University of Minnesota will return to in-person classes fall semester

Through studying vaccination and infection rates of COVID-19, University administration has decided it will be safe for students to return.


Image by Nur B. Adam

Social distancing signs flag down seats in Hanson lecture halls on Tuesday, July 28 at the University of Minnesota in Minneapolis. All classes during July-mester enforced social distance protocols.

by Emalyn Muzzy, City Reporter

The University of Minnesota announced today that come fall 2021, in-person classes across all five campuses will resume.

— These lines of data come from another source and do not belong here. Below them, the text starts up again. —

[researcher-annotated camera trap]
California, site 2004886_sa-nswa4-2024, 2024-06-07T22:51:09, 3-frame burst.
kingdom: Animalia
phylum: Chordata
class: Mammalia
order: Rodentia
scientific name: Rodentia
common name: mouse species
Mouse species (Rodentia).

As of right now, face masks and social distancing will be enforced. The University will also continue to provide COVID-19 testing for all students. University community members should keep practicing regular handwashing and will be encouraged to stay home if feeling sick.

“Unforeseen changes in the pandemic may cause us to adjust our planning, but for now we are confident that this decision is supported by the trends related to pandemic, vaccination rates and the high degree of compliance that Minnesotans overall have shown to reduce the spread of the virus,” Joan Gabel said in a press release.

In the near term, whether commencement for graduating students will be virtual or in-person is up to the individual colleges. The College of Liberal Arts announced Thursday that the University’s largest college would one again hold commencement online this year.

Gabel’s announcement comes around the one-year anniversary of the University switching to remote learning indefinitely. The 2020-2021 school year saw a return to some normalcy with hybrid classes, but many remained remote.

The University will continue to watch COVID-19 infection and vaccination rates as well as talk to public health officials, but the administration feels assured that it will be safer to resume in-person activities.

“We do this with deep appreciation for the enormous transitions that we have all endured in the past year and in recognition that our fall plans will restore a degree of normalcy for our community that so many seek,” Gabel said.